[[ PASSAGE FOR REVIEW open ]]
This one is ok... sure beats the blue one we already have. But, no--- not with black leather.










How's the Touareg? V8 or V6? I think the V10 TDI has been released.


----------



## uter (Jan 6, 2002)

JPinTO said:


> How's the Touareg? V8 or V6? I think the V10 TDI has been released.


The T-reg is a V8. It's a very good, very fast truck. The wife looks really cool in it. I don't relish sitting up that high, though.

You know, go take a look at that Britax Marathon. It looks much better in person and doesn't clash with your dark interior as much as you might think.


----------



## FlyingDutchMan (Jul 18, 2003)

You gotta respect the kid and get 'em the Recaro, that is just money. I still need to get an office chair like that.


----------



## Plaz (Dec 19, 2001)

JPinTO said:


> We've got a blue jean colored one with a white plastic shell. A visual abomination that I learned to ignore in my wife's truck. That is why I still have nothing in my M3.


We have two of those... one in each E46.

I take it out of my car regularly when I know I won't be driving the family around for more than a day or two. I've become a pro at getting it in securely, very quickly. The whole LATCH deal makes it pretty easy.
[[ PASSAGE FOR REVIEW closed ]]
[[ DATA BLOCK open ]]
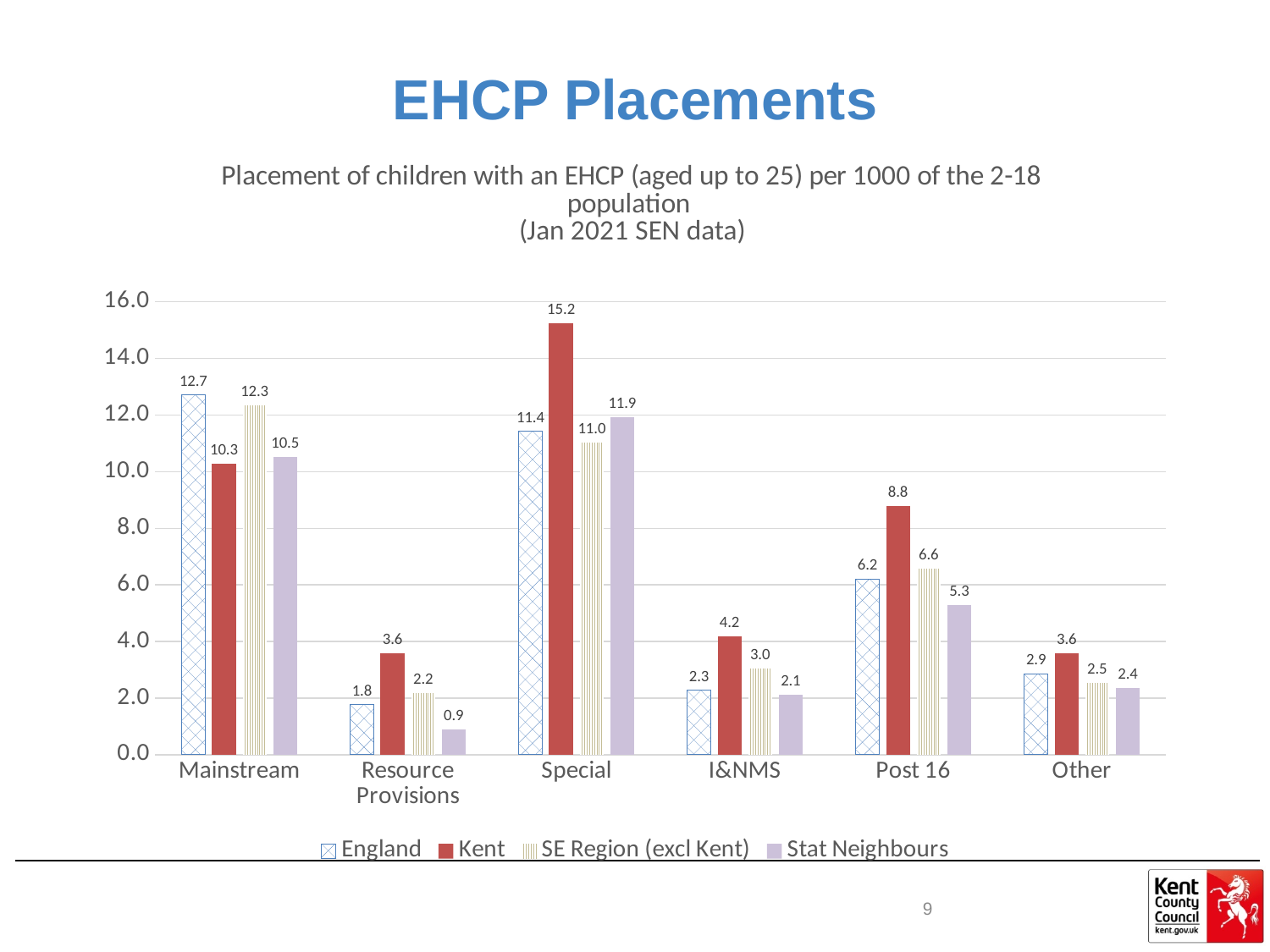
What is the value for England in the Mainstream category? 12.7 What is the value for Kent in the Special category? 15.2 Which series is shown in red in the legend? Kent What is the value for SE Region (excl Kent) in the Post 16 category? 6.6 Which category has the highest value for Kent? Special Which category has the lowest value for Stat Neighbours? Resource Provisions In the Mainstream category, which is larger: the England value or the Kent value? England What is the value for Stat Neighbours in the Resource Provisions category? 0.9 How many series does the legend list? 4 How many categories are shown on the x axis? 6 What kind of chart is shown on the slide? Bar chart What is the difference between the Kent and England values in the Special category? 3.8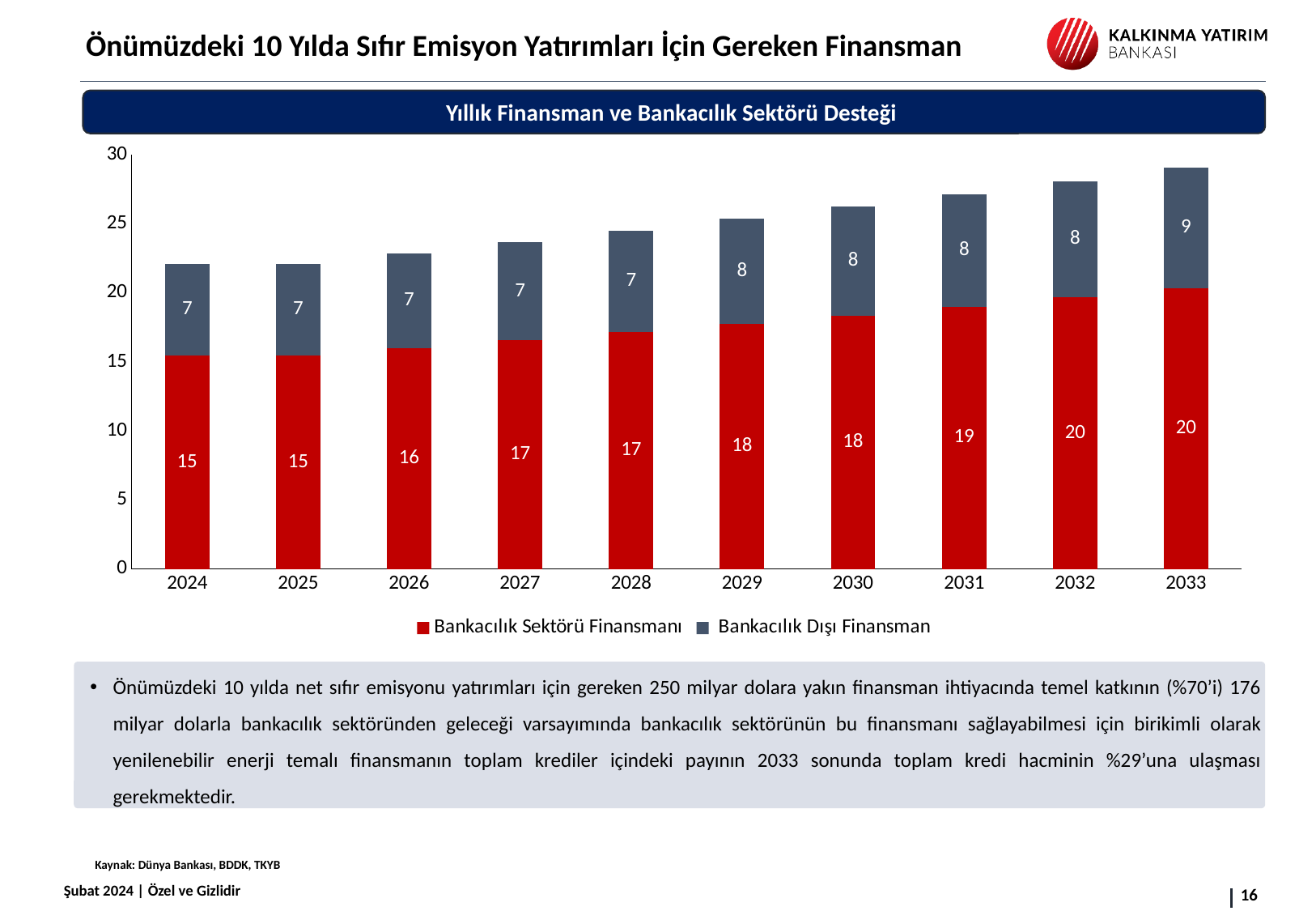
How many series does the legend list? 2 Is the total height of the stacked bar for 2033 greater or less than 25? greater What is the value of Bankacılık Dışı Finansman for 2033? 9 Do the Bankacılık Sektörü Finansmanı values rise or fall from 2024 to 2033? Rise What is the difference between the Bankacılık Sektörü Finansmanı values for 2033 and 2024? 5 What is the total of the stacked bar for 2032? 28 What is the value of Bankacılık Sektörü Finansmanı for 2031? 19 In 2029, which is larger: Bankacılık Sektörü Finansmanı or Bankacılık Dışı Finansman? Bankacılık Sektörü Finansmanı How many years are shown on the x axis? 10 What is the value of Bankacılık Sektörü Finansmanı for 2024? 15 What kind of chart is shown on the slide? Stacked bar chart Which year has the highest value for Bankacılık Dışı Finansman? 2033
[[ DATA BLOCK closed ]]
» **WRITTEN TASK 1**: In the car seat forum thread, what engine does the Touareg have?
» **WRITTEN TASK 2**: Extend the car seat forum thread, picking up right after its last sentence.

» **WRITTEN REPLY 1**: It's a V8.

» **WRITTEN REPLY 2**:
The denim is definitely less tacky than the rest of their horrible WT prints.


----------



## bymer (Dec 28, 2003)

*Peg Perego infant seat works out just fine*

We have a Peg Perego infant seat - of course it doesn't go with the 
Imola Red/Cinnamon Napa Leather, but I don't think its a big deal. the main thing is that the junior loves the seat & the ride


----------



## pabian (Dec 28, 2003)

*You can special order the covers people*

My wife bought a britax with the plaid cover. I told her I would kill myself before putting that in my car. She ordered a very neutral grey with a light silver stripe pattern cover which I just swapped out. Go to Britax.com (or the site for the respective manufacturer) for details.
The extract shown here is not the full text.